ANZ, she says, has set targets for at least 40 per cent female representation among participants in its key recruitment, talent and development programs. It also has a medium-term goal to achieve at least 40 per cent representation of women in management overall.
"I owe my early career step up to an organisation that worked really hard to identify and nurture talent regardless of sex, colour, religion or disability," Weatherston says. "Good people and specifically good leaders are in short supply; we must work harder at identifying and building talent."
This concept is particularly strong for women looking for role models and, more personally, direct mentors.
Biggin and Beveridge agree having good women as mentors early in their careers helped. "It was difficult to find female mentors, and I often worked with teams where I was the only female," Beveridge says.

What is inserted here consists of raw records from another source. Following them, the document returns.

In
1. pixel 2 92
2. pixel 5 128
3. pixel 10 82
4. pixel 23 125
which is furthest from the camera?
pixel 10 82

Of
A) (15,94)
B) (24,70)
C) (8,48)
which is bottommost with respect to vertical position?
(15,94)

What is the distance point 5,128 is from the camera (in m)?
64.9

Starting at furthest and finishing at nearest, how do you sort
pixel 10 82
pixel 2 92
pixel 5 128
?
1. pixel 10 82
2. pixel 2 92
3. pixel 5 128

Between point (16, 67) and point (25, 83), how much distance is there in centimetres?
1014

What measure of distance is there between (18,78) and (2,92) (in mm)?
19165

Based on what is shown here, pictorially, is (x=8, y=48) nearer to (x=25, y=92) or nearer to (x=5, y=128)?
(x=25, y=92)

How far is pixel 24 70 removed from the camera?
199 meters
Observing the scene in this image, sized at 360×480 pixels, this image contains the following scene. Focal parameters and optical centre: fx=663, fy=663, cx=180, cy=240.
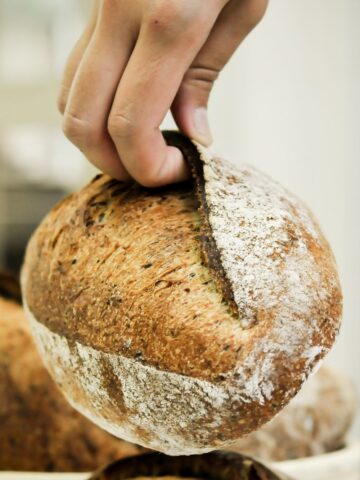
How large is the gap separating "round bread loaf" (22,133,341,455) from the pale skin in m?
0.03

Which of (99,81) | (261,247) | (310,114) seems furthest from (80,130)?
(310,114)

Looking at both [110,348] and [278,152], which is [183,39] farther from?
[278,152]

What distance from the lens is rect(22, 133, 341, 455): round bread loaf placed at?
42 centimetres

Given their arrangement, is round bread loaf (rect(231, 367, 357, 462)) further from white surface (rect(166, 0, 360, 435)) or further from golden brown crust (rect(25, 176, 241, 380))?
white surface (rect(166, 0, 360, 435))

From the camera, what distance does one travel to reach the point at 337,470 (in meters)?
0.71

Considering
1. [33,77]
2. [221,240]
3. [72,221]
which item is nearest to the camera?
[221,240]

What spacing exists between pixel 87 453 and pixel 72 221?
32 centimetres

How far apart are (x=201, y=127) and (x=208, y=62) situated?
0.05 metres

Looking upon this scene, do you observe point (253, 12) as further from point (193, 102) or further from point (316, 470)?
point (316, 470)

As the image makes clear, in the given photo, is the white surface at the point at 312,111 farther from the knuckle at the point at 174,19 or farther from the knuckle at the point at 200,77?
the knuckle at the point at 174,19

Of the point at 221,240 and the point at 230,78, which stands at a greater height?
the point at 221,240

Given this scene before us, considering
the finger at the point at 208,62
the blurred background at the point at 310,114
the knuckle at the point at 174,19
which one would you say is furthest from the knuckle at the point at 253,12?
the blurred background at the point at 310,114

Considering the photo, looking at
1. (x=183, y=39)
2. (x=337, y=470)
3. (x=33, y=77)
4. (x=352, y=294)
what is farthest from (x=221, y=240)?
(x=33, y=77)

"There have been times when managing a technical team was difficult because the boys thought a woman, let alone one with an accounting background as I have, couldn't possibly understand technology. There was always that little extra I had to do to earn credibility and respect.
Happily, I have seen attitudes change. Increasingly I hear male CIOs lamenting the lack of females in their teams and recognising the value diversity brings to team dynamics and effectiveness."

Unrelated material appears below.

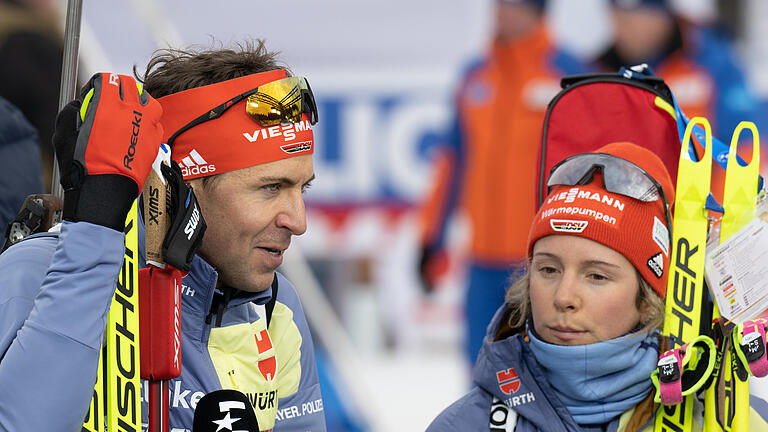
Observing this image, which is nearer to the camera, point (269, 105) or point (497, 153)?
point (269, 105)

It all starts at the top, says Parton, and not with words but with action and role modelling. "A very successful senior woman I know working in wealth management has a high performing team who are predominantly women.
She told me her team had come up with a core principle by which they would operate, that 'we have got each other's backs', which I thought that was amazing and inspirational," she says.
"Imagine a leadership team that works as a united group — no wonder they are so successful. I compared that to the predominantly male leadership teams I have worked with and for and thought of the occasions I witnessed a real lack of cooperation, the establishment of fiefdoms and the battles of egos."
Ultimately, it's about being the best fit and demonstrating confidence. For management and society generally, Weatherston says that means obtaining a better understanding of the barriers to women's progress and "doing everything we can to remove them".
"There is now new and pretty consistent material emerging that shows the two major impediments to women's progress are, firstly, self confidence and belief as women set high standards for themselves; and secondly, unconscious biases that they encounter in the workplace. If we can help women overcome those two barriers to success, the rest will follow."
Forging a career in IT
Where women are accepted into leadership positions, it should be due to their skills in succeeding as CIOs and senior IT managers. Senior IT management must possess those same attributes of self-confidence and belief, not to mention strong communication skills.